### SOURCE PASSAGE
* * *

Panel: Mr Jacopo Tognon (Italy), Sole Arbitrator
Football
Disciplinary sanction for failure to comply with the decision of a FIFA body
Scope of disciplinary proceedings and of its review at appeal level
Proportionality of disciplinary sanction (fine)
1. As a general principle, the FIFA Disciplinary Committee (FIFA DC) has to take into account only the facts arising after the date on which the underlying decision became final and binding, as the disciplinary proceedings are designed to assess only the compliance with said final decision. As a result, only submissions relating to the sanction imposed by the FIFA DC, such as its legal basis and quantum, can be heard at appeal level by a CAS panel and one appellant’s arguments as to the substance of said underlying decision cannot be considered.
2. The measure of the sanction imposed by a disciplinary body in the exercise of the discretion allowed by the relevant rules should be reviewed only when the sanction is evidently and grossly disproportionate to the offence. In this respect, while the significance of one appellant’s level of culpability (time span of the breach-related proceedings and incompliance with payment reminders) is a relevant factor for the assessment of the proportionality of a disciplinary sanction, payment-related additional difficulties (if proven) resulting of the fluctuation of currency shall not necessarily lead to the conclusion that the relevant sanction is disproportional. Likewise, one appellant’s argument that it had no prior disciplinary record needs to be rejected, for stakeholders are expected to comply with the applicable rules. On the other hand, the opposite situation stands as an aggravating factor (aggravating circumstance of “repeated offender”). Finally, since the rationale of a fine is to serve as a deterrent to parties who decide not to comply with decision of FIFA deciding bodies, even if one appellant had paid any of the amounts due after the FIFA DC’s appealed decision was issued, the imposed sanctions should not be reduced on such basis.

* * *

### GIVEN REQUEST A
Condense the arbitration summary on the FIFA disciplinary fine into two sentences.
The arbitration summary has no connection to the records that come after it.

* * *

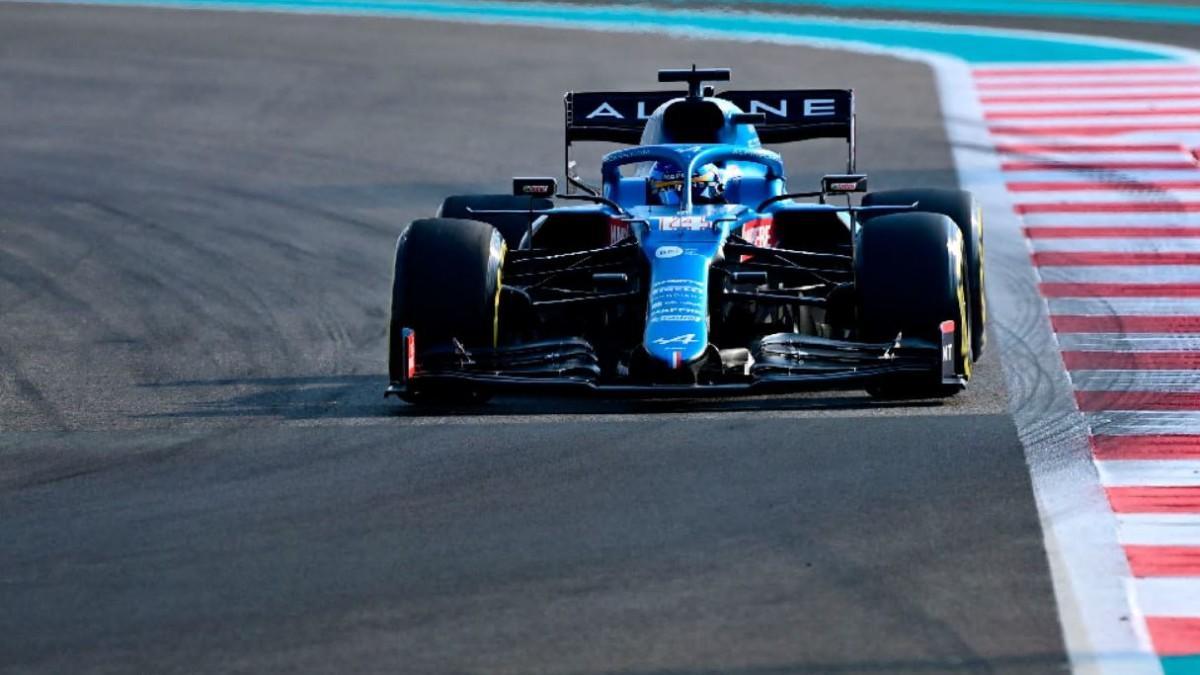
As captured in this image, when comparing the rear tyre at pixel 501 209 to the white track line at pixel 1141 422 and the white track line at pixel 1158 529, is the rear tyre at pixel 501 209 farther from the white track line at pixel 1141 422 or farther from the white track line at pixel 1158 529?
the white track line at pixel 1158 529

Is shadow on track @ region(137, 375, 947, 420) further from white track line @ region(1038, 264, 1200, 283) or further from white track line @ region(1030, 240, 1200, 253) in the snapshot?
white track line @ region(1030, 240, 1200, 253)

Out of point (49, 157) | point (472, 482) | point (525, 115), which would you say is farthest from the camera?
point (525, 115)

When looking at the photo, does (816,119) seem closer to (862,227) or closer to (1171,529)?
(862,227)

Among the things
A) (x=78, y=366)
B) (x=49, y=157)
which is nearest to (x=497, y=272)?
(x=78, y=366)

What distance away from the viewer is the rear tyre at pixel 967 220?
1154 cm

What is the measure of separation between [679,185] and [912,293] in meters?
1.77

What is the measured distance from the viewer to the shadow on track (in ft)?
34.8

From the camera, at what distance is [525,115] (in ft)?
70.9

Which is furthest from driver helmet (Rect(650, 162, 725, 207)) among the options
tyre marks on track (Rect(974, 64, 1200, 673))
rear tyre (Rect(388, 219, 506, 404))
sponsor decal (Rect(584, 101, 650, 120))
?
tyre marks on track (Rect(974, 64, 1200, 673))

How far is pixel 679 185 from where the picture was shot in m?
11.9

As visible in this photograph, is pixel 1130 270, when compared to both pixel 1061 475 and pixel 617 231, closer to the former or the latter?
pixel 617 231

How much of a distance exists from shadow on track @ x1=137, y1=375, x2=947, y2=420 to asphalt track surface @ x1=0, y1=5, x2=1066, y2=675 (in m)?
0.03

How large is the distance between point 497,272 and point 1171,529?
3.82m

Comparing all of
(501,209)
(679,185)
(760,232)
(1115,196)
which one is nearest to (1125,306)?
(760,232)
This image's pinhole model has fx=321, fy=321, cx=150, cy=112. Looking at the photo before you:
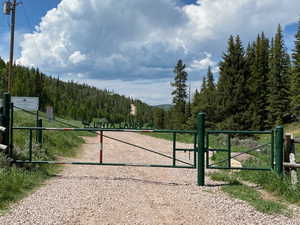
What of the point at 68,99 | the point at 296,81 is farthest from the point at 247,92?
the point at 68,99

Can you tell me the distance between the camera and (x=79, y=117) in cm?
8100

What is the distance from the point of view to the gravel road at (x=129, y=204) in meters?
5.71

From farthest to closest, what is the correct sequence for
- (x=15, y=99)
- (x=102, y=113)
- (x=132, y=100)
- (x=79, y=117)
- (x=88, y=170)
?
1. (x=132, y=100)
2. (x=102, y=113)
3. (x=79, y=117)
4. (x=15, y=99)
5. (x=88, y=170)

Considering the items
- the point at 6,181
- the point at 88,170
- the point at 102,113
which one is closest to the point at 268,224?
the point at 6,181

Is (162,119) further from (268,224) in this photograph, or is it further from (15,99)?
(268,224)

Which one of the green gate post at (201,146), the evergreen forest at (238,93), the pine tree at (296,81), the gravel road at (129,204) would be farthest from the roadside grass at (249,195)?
the pine tree at (296,81)

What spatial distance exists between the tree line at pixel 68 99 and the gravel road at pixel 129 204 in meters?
27.4

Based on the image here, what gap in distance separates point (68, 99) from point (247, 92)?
66.2 meters

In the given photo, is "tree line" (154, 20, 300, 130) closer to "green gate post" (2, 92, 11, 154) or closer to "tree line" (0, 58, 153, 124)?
"tree line" (0, 58, 153, 124)

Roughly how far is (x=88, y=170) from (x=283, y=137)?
608cm

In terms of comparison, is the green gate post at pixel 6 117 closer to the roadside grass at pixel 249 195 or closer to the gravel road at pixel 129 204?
the gravel road at pixel 129 204

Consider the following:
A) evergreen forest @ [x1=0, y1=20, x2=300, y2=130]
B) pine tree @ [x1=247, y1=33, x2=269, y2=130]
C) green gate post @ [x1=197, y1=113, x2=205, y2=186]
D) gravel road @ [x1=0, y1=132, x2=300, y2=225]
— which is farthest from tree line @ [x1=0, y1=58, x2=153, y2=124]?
pine tree @ [x1=247, y1=33, x2=269, y2=130]

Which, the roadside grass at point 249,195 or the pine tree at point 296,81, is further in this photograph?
the pine tree at point 296,81

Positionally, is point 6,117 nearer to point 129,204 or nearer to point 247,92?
point 129,204
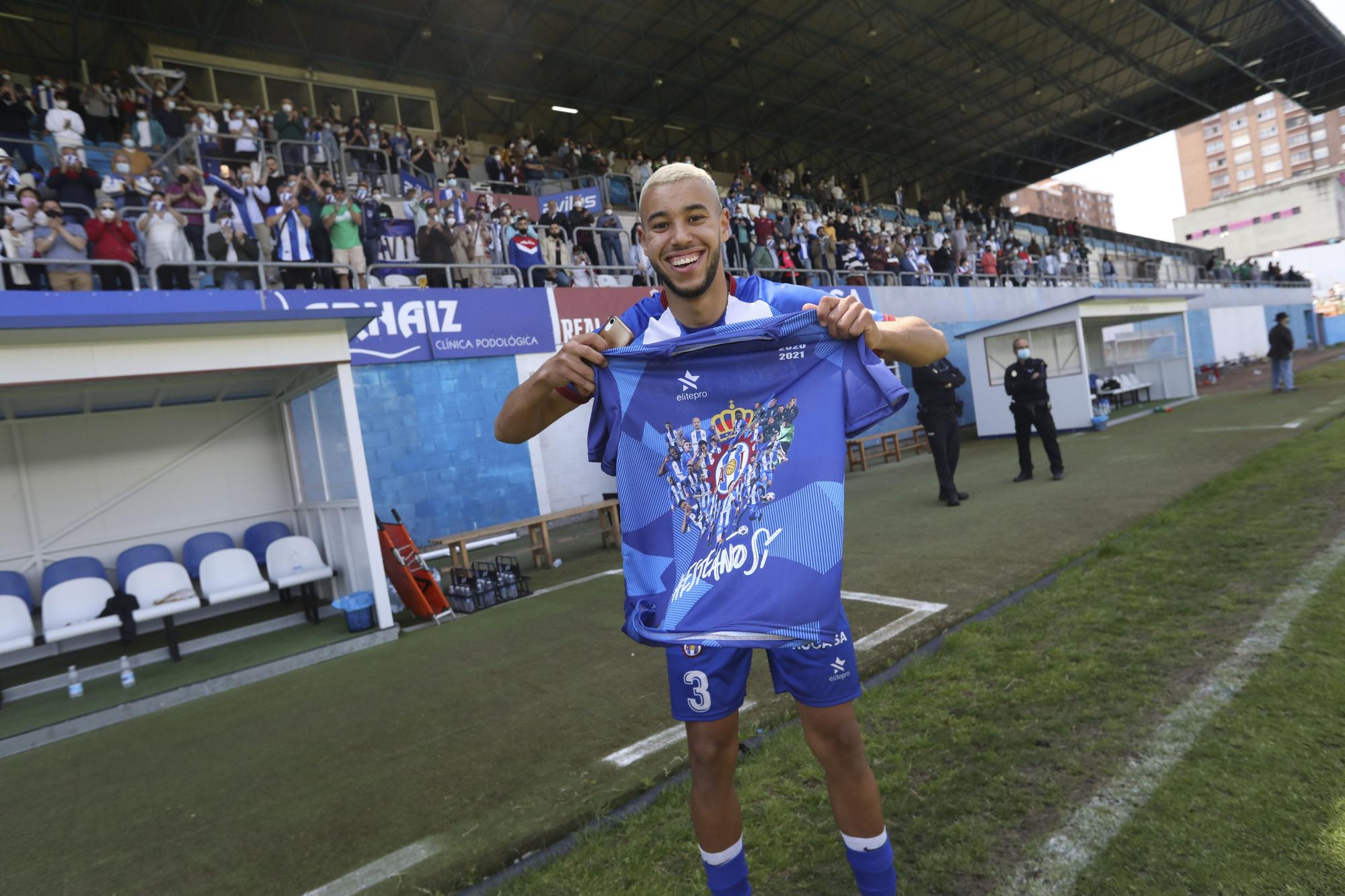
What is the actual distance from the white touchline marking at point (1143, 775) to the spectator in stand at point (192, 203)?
11.1 meters

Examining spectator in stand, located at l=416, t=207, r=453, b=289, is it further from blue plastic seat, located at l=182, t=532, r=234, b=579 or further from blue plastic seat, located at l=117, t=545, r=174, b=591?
blue plastic seat, located at l=117, t=545, r=174, b=591

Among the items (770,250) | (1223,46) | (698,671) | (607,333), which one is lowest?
(698,671)

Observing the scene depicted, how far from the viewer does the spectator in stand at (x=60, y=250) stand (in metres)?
8.47

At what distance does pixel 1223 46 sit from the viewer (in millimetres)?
29234

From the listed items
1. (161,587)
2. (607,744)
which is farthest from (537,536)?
(607,744)

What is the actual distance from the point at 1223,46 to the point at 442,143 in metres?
30.3

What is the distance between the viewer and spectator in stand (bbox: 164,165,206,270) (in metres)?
9.93

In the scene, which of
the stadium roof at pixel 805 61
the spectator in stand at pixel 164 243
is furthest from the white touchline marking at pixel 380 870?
the stadium roof at pixel 805 61

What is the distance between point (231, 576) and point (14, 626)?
1.63 metres

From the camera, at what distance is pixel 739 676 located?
6.91 ft

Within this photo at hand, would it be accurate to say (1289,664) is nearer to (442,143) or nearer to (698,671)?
(698,671)

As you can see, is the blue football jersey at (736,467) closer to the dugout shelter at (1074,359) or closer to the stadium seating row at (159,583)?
the stadium seating row at (159,583)

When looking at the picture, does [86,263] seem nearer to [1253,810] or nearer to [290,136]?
[290,136]

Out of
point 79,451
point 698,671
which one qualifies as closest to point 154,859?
point 698,671
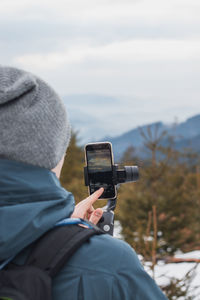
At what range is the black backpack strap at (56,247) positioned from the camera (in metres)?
0.88

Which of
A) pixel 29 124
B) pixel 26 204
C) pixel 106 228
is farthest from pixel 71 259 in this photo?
pixel 106 228

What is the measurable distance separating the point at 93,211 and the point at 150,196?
586cm

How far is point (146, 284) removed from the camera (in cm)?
93

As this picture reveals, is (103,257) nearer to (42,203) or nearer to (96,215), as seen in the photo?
(42,203)

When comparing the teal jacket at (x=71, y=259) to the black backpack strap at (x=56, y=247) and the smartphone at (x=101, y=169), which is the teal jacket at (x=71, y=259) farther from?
the smartphone at (x=101, y=169)

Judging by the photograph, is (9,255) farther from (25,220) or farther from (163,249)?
(163,249)

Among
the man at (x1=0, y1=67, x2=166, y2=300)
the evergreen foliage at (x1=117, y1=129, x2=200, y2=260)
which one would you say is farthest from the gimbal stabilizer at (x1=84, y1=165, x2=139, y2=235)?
the evergreen foliage at (x1=117, y1=129, x2=200, y2=260)

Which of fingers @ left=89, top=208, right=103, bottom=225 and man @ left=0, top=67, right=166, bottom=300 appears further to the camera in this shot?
fingers @ left=89, top=208, right=103, bottom=225

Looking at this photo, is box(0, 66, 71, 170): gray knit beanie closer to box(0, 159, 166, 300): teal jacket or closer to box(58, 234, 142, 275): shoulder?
box(0, 159, 166, 300): teal jacket

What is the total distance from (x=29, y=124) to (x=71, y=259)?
315 millimetres

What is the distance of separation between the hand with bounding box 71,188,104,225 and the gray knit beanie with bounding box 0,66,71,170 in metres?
0.38

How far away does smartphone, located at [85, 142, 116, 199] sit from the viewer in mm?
1512

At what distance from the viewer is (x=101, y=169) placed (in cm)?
152

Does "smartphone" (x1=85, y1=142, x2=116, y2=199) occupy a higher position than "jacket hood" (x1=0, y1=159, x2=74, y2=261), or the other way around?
"jacket hood" (x1=0, y1=159, x2=74, y2=261)
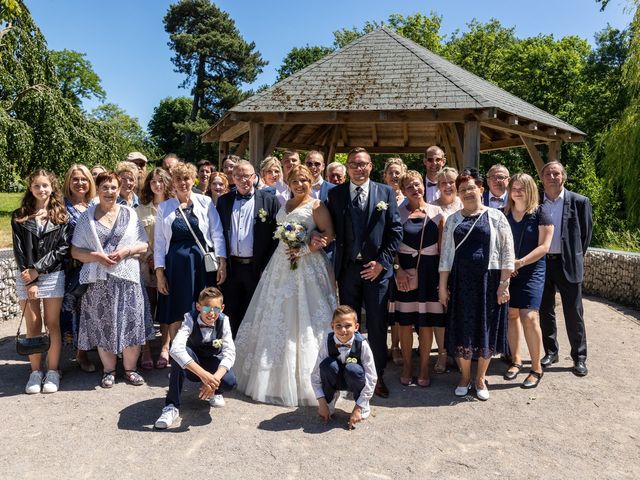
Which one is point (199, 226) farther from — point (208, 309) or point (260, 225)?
point (208, 309)

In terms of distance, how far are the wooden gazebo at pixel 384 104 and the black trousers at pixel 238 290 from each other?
4264mm

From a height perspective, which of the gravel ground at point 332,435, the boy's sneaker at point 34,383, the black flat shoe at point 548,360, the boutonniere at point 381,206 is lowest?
the gravel ground at point 332,435

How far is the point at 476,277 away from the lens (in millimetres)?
4547

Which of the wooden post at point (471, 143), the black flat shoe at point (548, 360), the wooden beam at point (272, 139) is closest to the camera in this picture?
the black flat shoe at point (548, 360)

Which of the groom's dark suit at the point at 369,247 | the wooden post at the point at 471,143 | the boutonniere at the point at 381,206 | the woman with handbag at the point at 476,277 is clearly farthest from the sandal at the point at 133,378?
the wooden post at the point at 471,143

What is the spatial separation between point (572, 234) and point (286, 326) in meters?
3.15

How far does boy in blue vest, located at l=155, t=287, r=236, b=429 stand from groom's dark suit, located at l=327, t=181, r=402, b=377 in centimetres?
116

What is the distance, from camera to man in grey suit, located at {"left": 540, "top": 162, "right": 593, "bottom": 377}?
530cm

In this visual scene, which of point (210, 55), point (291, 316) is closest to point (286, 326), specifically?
point (291, 316)

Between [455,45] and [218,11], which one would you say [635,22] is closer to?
[455,45]

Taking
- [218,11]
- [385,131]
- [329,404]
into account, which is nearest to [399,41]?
[385,131]

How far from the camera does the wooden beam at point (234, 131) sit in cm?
1043

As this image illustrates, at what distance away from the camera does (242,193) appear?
202 inches

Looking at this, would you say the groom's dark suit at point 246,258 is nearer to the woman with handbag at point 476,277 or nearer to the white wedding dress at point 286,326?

* * *

### GIVEN REQUEST B
Collect every line of the records that contains the string "right".

### FINAL ANSWER A
In disciplinary proceedings for failure to comply with a final FIFA decision, the FIFA Disciplinary Committee considers only facts arising after that decision became final and binding, so a CAS panel on appeal hears only submissions about the sanction, not arguments on the substance of the underlying decision. A sanction is reviewed only when it is evidently and grossly disproportionate to the offense, and neither currency fluctuation, a clean prior record, nor payment made after the appealed decision is grounds for reducing it.

### FINAL ANSWER B
Which of fingers @ left=89, top=208, right=103, bottom=225 and man @ left=0, top=67, right=166, bottom=300 appears further to the camera in this shot?
fingers @ left=89, top=208, right=103, bottom=225
What is the distance, from camera to man in grey suit, located at {"left": 540, "top": 162, "right": 593, "bottom": 377}?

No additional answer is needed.